A constitucionalidade da Medida Provisória 966/2020, assinada por Bolsonaro com a intenção de isentar agentes públicos de crime, por ação ou omissão em mortes causadas pela covid-19 é duvidosa, pra dizer o mínimo. Mas, não é só isso. O presidente está, oficialmente, garantindo que ninguém, inclusive ele, seja responsável por nada referente à pandemia.
Na prática, a medida anistia previamente quem ignorou a gravidade da doença (ele próprio), mas também um prefeito ou governador que, por exemplo, tenha mandado abrir um comércio porque acha que é melhor morrer logo todo mundo e seguir a vida, e a economia, com quem sobrar.
É claro o objetivo de mandar recado aos gestores bolsonaristas que não abrem as economias com medo de serem responsabilizados pelo número de mortes posterior. A MP incentiva gestores a serem irresponsáveis com a vida das pessoas. Com a garantia de não punição.
O texto incentiva mortes por covid-19 como se estas fossem naturais e ordinárias. É como se a vida de uma pessoa que morreu durante a pandemia valesse menos do que o de uma pessoa que morreu por qualquer outro ato e não merecesse nem mesmo uma investigação de responsabilidade.
Até mortes ocorridas durante a guerra, onde se vai para matar ou morrer, estão sujeitas aos tribunais posteriormente. Mas, quem morre pela omissão de gestores públicos durante uma pandemia que vinha sendo tratada como “gripezinha” pelo Presidente da República não está sujeito a nenhum tipo de averiguação?
O texto da MP é muito claro em garantir que nenhuma referência de culpa ou dolo seja atribuída para o agente público que não tiver a intenção direta de matar as pessoas através da covid-19. É um absurdo completo.
Veja o que diz o segundo parágrafo do primeiro artigo da Medida: "O mero nexo de causalidade entre a conduta e o resultado danoso não implica responsabilização do agente público".
Significa que se o agente público tomou uma decisão que levou a milhares de mortos, não pode ser considerado responsável. O texto ignora a relação entre causa e efeito. Simples assim.
Se a MP prevalecer, dezenas de milhares de pessoas vão morrer sem que os familiares saibam, jamais, se essas mortes poderiam ter sido evitadas. Sem que nem se possa questionar isso.
:::::
# A FAZER:
a) Por favor, diga se cada afirmação concorda com o trecho sobre a MP 966/2020, respondendo sim ou não e citando as palavras do trecho que decidem. (i) A MP 966/2020 foi assinada por Bolsonaro. (ii) Mortes ocorridas durante a guerra não estão sujeitas aos tribunais. (iii) A frase citada entre aspas vem do segundo parágrafo do primeiro artigo da Medida.
b) Escreva a continuação do trecho sobre a MP 966/2020, começando logo após a última frase dele.
:::::
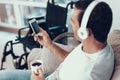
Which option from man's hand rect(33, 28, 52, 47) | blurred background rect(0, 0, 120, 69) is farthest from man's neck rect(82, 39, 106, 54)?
blurred background rect(0, 0, 120, 69)

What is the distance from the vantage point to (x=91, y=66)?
3.36ft

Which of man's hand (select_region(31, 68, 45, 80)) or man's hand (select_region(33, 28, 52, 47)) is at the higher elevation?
man's hand (select_region(33, 28, 52, 47))

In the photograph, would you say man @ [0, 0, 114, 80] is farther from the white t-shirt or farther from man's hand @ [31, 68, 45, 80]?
man's hand @ [31, 68, 45, 80]

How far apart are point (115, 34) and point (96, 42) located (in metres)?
0.48

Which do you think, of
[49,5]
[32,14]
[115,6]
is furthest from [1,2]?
[115,6]

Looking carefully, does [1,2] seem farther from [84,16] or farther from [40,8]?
[84,16]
:::::
# RESPOSTAS EM ORDEM:
a)
(i) Sim: "assinada por Bolsonaro".
(ii) Não: "Até mortes ocorridas durante a guerra, onde se vai para matar ou morrer, estão sujeitas aos tribunais posteriormente."
(iii) Sim: "Veja o que diz o segundo parágrafo do primeiro artigo da Medida".

b)
Bolsonaro conta com os deputados do fisiológico centrão para garantir a manutenção de suas vontades enquanto distribui cargos com eles.
Mas cada dia em que esse texto estiver em vigor será um dia a mais de vergonha para o parlamento brasileiro.
Lei o texto completo da MP:
MP nº 966, de 13 de maio de 2020
Dispõe sobre a responsabilização de agentes públicos por ação e omissão em atos relacionados com a pandemia da covid-19.
O PRESIDENTE DA REPÚBLICA, no uso da atribuição que lhe confere o art. 62 da Constituição, adota a seguinte Medida Provisória, com força de lei:
Art. 1º Os agentes públicos somente poderão ser responsabilizados nas esferas civil e administrativa se agirem ou se omitirem com dolo ou erro grosseiro pela prática de atos relacionados, direta ou indiretamente, com as medidas de:
I - enfrentamento da emergência de saúde pública decorrente da pandemia da covid-19; e
II - combate aos efeitos econômicos e sociais decorrentes da pandemia da covid-19.
§ 1º A responsabilização pela opinião técnica não se estenderá de forma automática ao decisor que a houver adotado como fundamento de decidir e somente se configurará:
I - se estiverem presentes elementos suficientes para o decisor aferir o dolo ou o erro grosseiro da opinião técnica; ou
II - se houver conluio entre os agentes.
§ 2º O mero nexo de causalidade entre a conduta e o resultado danoso não implica responsabilização do agente público.
Art. 2º Para fins do disposto nesta Medida Provisória, considera-se erro grosseiro o erro manifesto, evidente e inescusável praticado com culpa grave, caracterizado por ação ou omissão com elevado grau de negligência, imprudência ou imperícia.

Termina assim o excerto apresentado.